Artikel:

Maar voor het zover is, moet je eerst wennen aan de eigenaardige zitpositie. Erg hoge en ver naar achteren geplaatste voetsteunen en een breed stuur zorgen in combinatie met een verlengde tank voor een zithouding die eerder doet denken aan die van een dragbike dan aan die van een circuitmotor. De zithoogte van 889 millimeter is ook ongebruikelijk. Zonder een tweede persoon om de Challenger vast te houden bij het op- en afstappen, kunnen zelfs langere rijders gewoon in stand omvallen. Als je eenmaal je plek hebt gevonden op deze giga-racemotor, ben je klaar voor de eerste bochten.
En dan wordt het spannend. Van traag insturen is geen sprake. De RR doet wat dat betreft eerder denken aan een handzame toermachine, zoals bijvoorbeeld een BMW RT, dan aan een zware bagger. Geleid door een ultrasjieke Öhlins FGR250-voorvork, voorzien van speciaal ontwikkeld binnenwerk en omklemd door machtig gefreesde kroonplaten, stuurt de Challenger speels en precies de bochten in. Aan de achterzijde zorgt een volledig instelbare schokdemper, ook ontwikkeld door Öhlins, ervoor dat het flinke vermogen van de Indian netjes het asfalt bereikt.
De schokdemper wordt ondersteund door een aluminium swingarm, die ook in de MotoGP wordt gebruikt. Verschillende afzonderlijke onderdelen zijn daarbij uit massief aluminium gefreesd en aan het einde van het productieproces aan elkaar gelast om dit kunstwerk van glanzend aluminium te creëren. Het bochtenplezier wordt verder vergroot door een set 17 inch gesmede wielen, die de RR handelbaarder maken dan de standaard combinatie van 19 inch voor en 16 inch achter. Desondanks is dit waarschijnlijk een van de fysiek meest veeleisende racemotoren ter wereld – spieren van Schwarzenegger zijn dan absoluut een voordeel.
Ook bij het remmen moet de biceps even flink worden aangespannen, waarbij je tegelijkertijd de bovenbenen stevig in het verlengde deel van de benzinetank moet drukken. De dikke Brembo-M4-remklauwen, waarvan de remblokken zich middels een Brembo rempomp vastbijten in 330-millimeter-remschijven, stoppen de Challenger RR in een een fractie van een seconde af. Nog een voordeel bij remmen is dat je je door de gigantische wielbasis van 1.670 millimeter geen zorgen hoeft te maken dat de achterkant omhoog komt.
Na twee bochten op dit monster doen al je botten pijn, ben je buiten adem en ben je eigenlijk gewoon blij dat je het hebt overleefd. Afgemat dus, maar halleluja, wat een rit!

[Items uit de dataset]
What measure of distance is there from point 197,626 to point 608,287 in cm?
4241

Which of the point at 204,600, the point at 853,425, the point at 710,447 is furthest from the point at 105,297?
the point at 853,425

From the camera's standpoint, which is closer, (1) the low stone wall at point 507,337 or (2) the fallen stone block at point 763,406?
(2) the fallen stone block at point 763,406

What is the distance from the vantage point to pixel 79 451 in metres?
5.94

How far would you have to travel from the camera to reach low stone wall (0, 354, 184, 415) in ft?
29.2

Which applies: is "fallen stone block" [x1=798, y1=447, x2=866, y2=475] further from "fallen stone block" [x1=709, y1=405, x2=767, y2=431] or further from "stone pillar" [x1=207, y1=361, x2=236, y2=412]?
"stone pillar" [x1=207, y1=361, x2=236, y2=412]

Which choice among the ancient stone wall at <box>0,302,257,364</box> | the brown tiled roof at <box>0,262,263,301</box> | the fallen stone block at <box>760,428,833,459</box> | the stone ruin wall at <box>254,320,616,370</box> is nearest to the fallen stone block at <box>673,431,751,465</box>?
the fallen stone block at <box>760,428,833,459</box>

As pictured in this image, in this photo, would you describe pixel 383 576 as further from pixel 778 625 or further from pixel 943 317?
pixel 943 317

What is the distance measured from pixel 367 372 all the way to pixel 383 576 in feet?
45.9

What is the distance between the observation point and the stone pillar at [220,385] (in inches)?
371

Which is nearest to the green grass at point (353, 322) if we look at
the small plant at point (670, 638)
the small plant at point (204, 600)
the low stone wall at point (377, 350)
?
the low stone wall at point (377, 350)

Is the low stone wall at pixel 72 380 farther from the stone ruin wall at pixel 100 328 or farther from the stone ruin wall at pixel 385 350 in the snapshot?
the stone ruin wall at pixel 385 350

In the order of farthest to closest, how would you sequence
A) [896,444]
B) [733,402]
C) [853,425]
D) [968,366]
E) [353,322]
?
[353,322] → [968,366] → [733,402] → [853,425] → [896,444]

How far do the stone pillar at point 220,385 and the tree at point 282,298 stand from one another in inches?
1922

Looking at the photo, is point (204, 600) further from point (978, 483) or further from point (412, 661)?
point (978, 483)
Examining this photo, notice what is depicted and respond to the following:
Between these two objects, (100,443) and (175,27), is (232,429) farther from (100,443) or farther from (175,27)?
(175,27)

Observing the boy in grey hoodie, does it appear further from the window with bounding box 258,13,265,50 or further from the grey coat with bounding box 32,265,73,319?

Opdracht:
Kun je uit het artikel over de Indian Challenger RR letterlijk herhalen wat er staat van "Na twee bochten" tot "wat een rit!"?

Antwoord:
Na twee bochten op dit monster doen al je botten pijn, ben je buiten adem en ben je eigenlijk gewoon blij dat je het hebt overleefd. Afgemat dus, maar halleluja, wat een rit!